SlideAVSR: A Dataset of Paper Explanation Videos for Audio-Visual Speech Recognition
- URL: http://arxiv.org/abs/2401.09759v2
- Date: Tue, 2 Jul 2024 13:43:59 GMT
- Title: SlideAVSR: A Dataset of Paper Explanation Videos for Audio-Visual Speech Recognition
- Authors: Hao Wang, Shuhei Kurita, Shuichiro Shimizu, Daisuke Kawahara,
- Abstract summary: Audio-visual speech recognition (AVSR) is a multimodal extension of automatic speech recognition (ASR)
In this paper, we construct SlideAVSR, an AVSR dataset using scientific paper explanation videos.

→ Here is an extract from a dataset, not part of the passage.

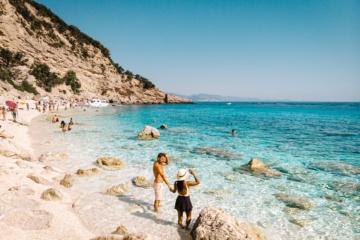 Auf Sardinien gibt es traumhafte Strände und Buchten zu erkunden, wie etwa wie Cala Gonone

- Score: 20.476882754923047
- License: http://arxiv.org/licenses/nonexclusive-distrib/1.0/
- Abstract: Audio-visual speech recognition (AVSR) is a multimodal extension of automatic speech recognition (ASR), using video as a complement to audio. In AVSR, considerable efforts have been directed at datasets for facial features such as lip-readings, while they often fall short in evaluating the image comprehension capabilities in broader contexts. In this paper, we construct SlideAVSR, an AVSR dataset using scientific paper explanation videos. SlideAVSR provides a new benchmark where models transcribe speech utterances with texts on the slides on the presentation recordings. As technical terminologies that are frequent in paper explanations are notoriously challenging to transcribe without reference texts, our SlideAVSR dataset spotlights a new aspect of AVSR problems. As a simple yet effective baseline, we propose DocWhisper, an AVSR model that can refer to textual information from slides, and confirm its effectiveness on SlideAVSR.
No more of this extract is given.